Students have suffered greatly from Internet "fun." According to Englander, one high school student lost an Ivy-League scholarship after the boy posted a false profile of a school administrator online, and his parents had to sell their house to pay for the resulting lawsuit.
The immediate access to instant messaging, text messages on cell phones, and even youtube has made cyber-bullying more prevalent, she said. Not only has the venue of bullying moved from the playground to the text message, but also bullies have changed, and therein lies the problem, Englander said. Bullies used to be the unsuccessful, socially isolated and physically aggressive students, she said, but that has changed.
"What's happened today is that children who bully other children are typically the most popular kids in school," Englander said. "Kids today have the idea that to be socially acceptable, you have to bully other kids … Abusers are linked with popularity."
When bullying goes electronic, it moves from the school to the home, and that is why parents have to be aware of what their children are doing online. In fact, she said children under 15 are not ready to handle text messages or Internet access on their cell phones. Her own three children, all under 15, live with that restriction, she added.

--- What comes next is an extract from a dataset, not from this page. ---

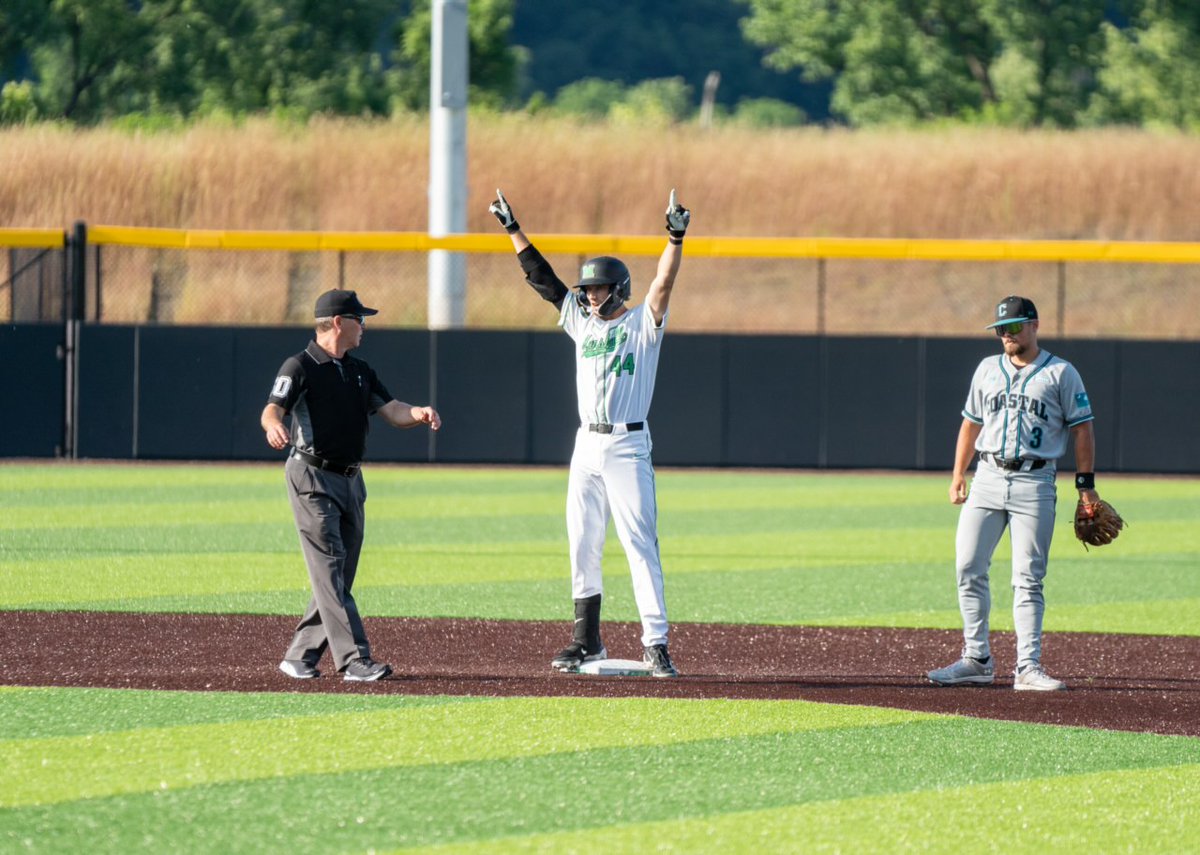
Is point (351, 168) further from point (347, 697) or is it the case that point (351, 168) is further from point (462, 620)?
point (347, 697)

"As a parent, that was the best decision I ever made," she said.
Parents need to talk with their children, monitor their children and keep emphasizing several important points.
First: "Everything counts." If a child sends a threatening text message (e.g., "I'm gonna get you."), that is a crime and can be prosecuted, she said.
"No one cares if 'it's just a joke,'" she said.
Second: "We do see what you are doing." Children need to know parents are watching, and so is everyone else with Internet access, Englander said.
Third: "Don't let your emotions rule your behavior. Learn to cope with anger in a different way." Children who are bullied especially need to be careful; bullies want their victim to respond so they in turn can report the response, Englander said.
Fourth: "What looks like fun may be illegal," as in the case of the student posting a false profile.
Fifth: "Permanent record." Whatever is posted on the Internet stays on the Internet. For example, a student who posts and then removes an embarrassing video on youtube may not have deleted it entirely. Anyone who downloaded that video can post it again, Englander said. With 25 percent of colleges and 75 percent of employees checking potential students and employees online, that embarrassing video could cost a student an education or a job.
MARC offers parents a variety of resources at www. marccenter.org.
Westborough High School held a panel discussion on cyber issues Jan. 22 at 6:30 p.m.